=== EXERCISE MATERIAL ===

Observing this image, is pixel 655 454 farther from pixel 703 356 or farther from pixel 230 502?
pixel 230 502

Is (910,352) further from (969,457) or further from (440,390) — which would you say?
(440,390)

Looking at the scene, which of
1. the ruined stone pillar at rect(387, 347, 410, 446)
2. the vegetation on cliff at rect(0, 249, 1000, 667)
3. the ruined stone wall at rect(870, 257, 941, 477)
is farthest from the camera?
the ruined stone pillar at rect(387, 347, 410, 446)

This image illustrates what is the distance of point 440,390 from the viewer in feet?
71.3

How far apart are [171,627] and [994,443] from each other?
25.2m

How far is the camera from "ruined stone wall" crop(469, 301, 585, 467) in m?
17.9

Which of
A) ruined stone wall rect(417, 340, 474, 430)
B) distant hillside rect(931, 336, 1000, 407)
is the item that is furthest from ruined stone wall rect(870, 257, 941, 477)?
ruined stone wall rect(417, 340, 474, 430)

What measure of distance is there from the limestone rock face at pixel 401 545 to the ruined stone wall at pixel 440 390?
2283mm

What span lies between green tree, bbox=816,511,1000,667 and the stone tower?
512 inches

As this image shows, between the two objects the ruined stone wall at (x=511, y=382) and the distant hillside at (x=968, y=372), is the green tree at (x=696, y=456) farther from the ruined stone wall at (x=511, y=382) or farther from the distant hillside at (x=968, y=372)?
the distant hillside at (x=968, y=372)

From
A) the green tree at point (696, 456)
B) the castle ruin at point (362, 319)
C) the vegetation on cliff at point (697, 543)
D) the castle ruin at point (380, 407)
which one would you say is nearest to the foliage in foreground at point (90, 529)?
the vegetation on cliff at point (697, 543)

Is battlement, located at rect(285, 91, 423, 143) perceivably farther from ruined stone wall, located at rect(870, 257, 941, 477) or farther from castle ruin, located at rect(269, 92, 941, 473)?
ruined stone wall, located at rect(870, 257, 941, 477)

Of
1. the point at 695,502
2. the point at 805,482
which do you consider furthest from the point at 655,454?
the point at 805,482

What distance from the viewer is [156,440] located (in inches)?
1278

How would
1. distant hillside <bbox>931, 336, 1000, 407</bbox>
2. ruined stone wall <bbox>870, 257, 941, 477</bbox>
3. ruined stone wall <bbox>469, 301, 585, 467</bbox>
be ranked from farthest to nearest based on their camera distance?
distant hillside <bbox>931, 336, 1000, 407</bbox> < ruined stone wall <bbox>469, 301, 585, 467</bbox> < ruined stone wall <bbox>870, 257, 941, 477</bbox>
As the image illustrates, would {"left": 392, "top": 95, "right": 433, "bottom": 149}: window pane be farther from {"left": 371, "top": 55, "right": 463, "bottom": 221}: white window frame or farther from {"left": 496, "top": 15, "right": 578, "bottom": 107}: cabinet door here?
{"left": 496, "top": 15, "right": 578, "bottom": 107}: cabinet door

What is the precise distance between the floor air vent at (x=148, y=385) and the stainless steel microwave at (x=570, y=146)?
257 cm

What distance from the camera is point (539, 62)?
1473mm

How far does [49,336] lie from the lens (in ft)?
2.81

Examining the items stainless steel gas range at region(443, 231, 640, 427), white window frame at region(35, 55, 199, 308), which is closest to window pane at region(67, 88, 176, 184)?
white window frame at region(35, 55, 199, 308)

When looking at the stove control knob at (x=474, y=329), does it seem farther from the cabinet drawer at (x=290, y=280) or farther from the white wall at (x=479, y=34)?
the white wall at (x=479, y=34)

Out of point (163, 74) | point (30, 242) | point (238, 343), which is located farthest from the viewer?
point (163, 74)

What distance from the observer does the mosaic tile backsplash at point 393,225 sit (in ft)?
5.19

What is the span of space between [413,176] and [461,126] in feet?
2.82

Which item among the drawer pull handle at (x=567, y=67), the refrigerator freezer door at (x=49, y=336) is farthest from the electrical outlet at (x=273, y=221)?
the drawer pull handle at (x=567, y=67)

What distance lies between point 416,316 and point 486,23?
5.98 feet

===

Arrange every line of the rows above as a numbered list, leaving out the blank lines.

## EXPECTED OUTPUT
1. Observing this image, is pixel 655 454 farther from pixel 703 356 or farther from pixel 230 502?
2. pixel 230 502
3. Is (910,352) further from (969,457) or further from (440,390) — which would you say?
4. (440,390)
5. Looking at the scene, which of
6. 1. the ruined stone pillar at rect(387, 347, 410, 446)
7. 2. the vegetation on cliff at rect(0, 249, 1000, 667)
8. 3. the ruined stone wall at rect(870, 257, 941, 477)
9. is farthest from the camera?
10. the ruined stone pillar at rect(387, 347, 410, 446)
11. This image illustrates what is the distance of point 440,390 from the viewer in feet?
12. 71.3
13. How far apart are [171,627] and [994,443] from each other?
14. 25.2m
15. How far is the camera from "ruined stone wall" crop(469, 301, 585, 467) in m?
16. 17.9
17. Which of
18. A) ruined stone wall rect(417, 340, 474, 430)
19. B) distant hillside rect(931, 336, 1000, 407)
20. is the item that is furthest from ruined stone wall rect(870, 257, 941, 477)?
21. ruined stone wall rect(417, 340, 474, 430)
22. What measure of distance is there from the limestone rock face at pixel 401 545 to the ruined stone wall at pixel 440 390?
23. 2283mm
24. What span lies between green tree, bbox=816,511,1000,667 and the stone tower?
25. 512 inches
26. As this image shows, between the two objects the ruined stone wall at (x=511, y=382) and the distant hillside at (x=968, y=372), is the green tree at (x=696, y=456) farther from the ruined stone wall at (x=511, y=382) or farther from the distant hillside at (x=968, y=372)?
27. the distant hillside at (x=968, y=372)
28. From
29. A) the green tree at point (696, 456)
30. B) the castle ruin at point (362, 319)
31. C) the vegetation on cliff at point (697, 543)
32. D) the castle ruin at point (380, 407)
33. which one would you say is nearest to the foliage in foreground at point (90, 529)?
34. the vegetation on cliff at point (697, 543)
35. Is battlement, located at rect(285, 91, 423, 143) perceivably farther from ruined stone wall, located at rect(870, 257, 941, 477) or farther from castle ruin, located at rect(269, 92, 941, 473)?
36. ruined stone wall, located at rect(870, 257, 941, 477)
37. Of
38. 1. the point at 695,502
39. 2. the point at 805,482
40. which do you consider furthest from the point at 655,454?
41. the point at 805,482
42. What distance from the viewer is [156,440] located (in inches)?
43. 1278
44. How would
45. 1. distant hillside <bbox>931, 336, 1000, 407</bbox>
46. 2. ruined stone wall <bbox>870, 257, 941, 477</bbox>
47. 3. ruined stone wall <bbox>469, 301, 585, 467</bbox>
48. be ranked from farthest to nearest based on their camera distance?
49. distant hillside <bbox>931, 336, 1000, 407</bbox> < ruined stone wall <bbox>469, 301, 585, 467</bbox> < ruined stone wall <bbox>870, 257, 941, 477</bbox>
50. As the image illustrates, would {"left": 392, "top": 95, "right": 433, "bottom": 149}: window pane be farther from {"left": 371, "top": 55, "right": 463, "bottom": 221}: white window frame or farther from {"left": 496, "top": 15, "right": 578, "bottom": 107}: cabinet door here?
51. {"left": 496, "top": 15, "right": 578, "bottom": 107}: cabinet door
52. What is the precise distance between the floor air vent at (x=148, y=385) and the stainless steel microwave at (x=570, y=146)?
53. 257 cm
54. What distance from the camera is point (539, 62)?
55. 1473mm
56. How far does [49,336] lie from the lens (in ft)?
57. 2.81
58. Examining the items stainless steel gas range at region(443, 231, 640, 427), white window frame at region(35, 55, 199, 308), which is closest to window pane at region(67, 88, 176, 184)?
59. white window frame at region(35, 55, 199, 308)
60. When looking at the stove control knob at (x=474, y=329), does it seem farther from the cabinet drawer at (x=290, y=280) or farther from the white wall at (x=479, y=34)?
61. the white wall at (x=479, y=34)
62. Out of point (163, 74) | point (30, 242) | point (238, 343), which is located farthest from the viewer?
63. point (163, 74)
64. What distance from the observer does the mosaic tile backsplash at point 393,225 sit (in ft)?
65. 5.19
66. What is the span of space between [413,176] and [461,126] in feet?
67. 2.82
68. Which item among the drawer pull handle at (x=567, y=67), the refrigerator freezer door at (x=49, y=336) is farthest from the electrical outlet at (x=273, y=221)?
69. the drawer pull handle at (x=567, y=67)
70. What distance lies between point 416,316 and point 486,23?
71. 5.98 feet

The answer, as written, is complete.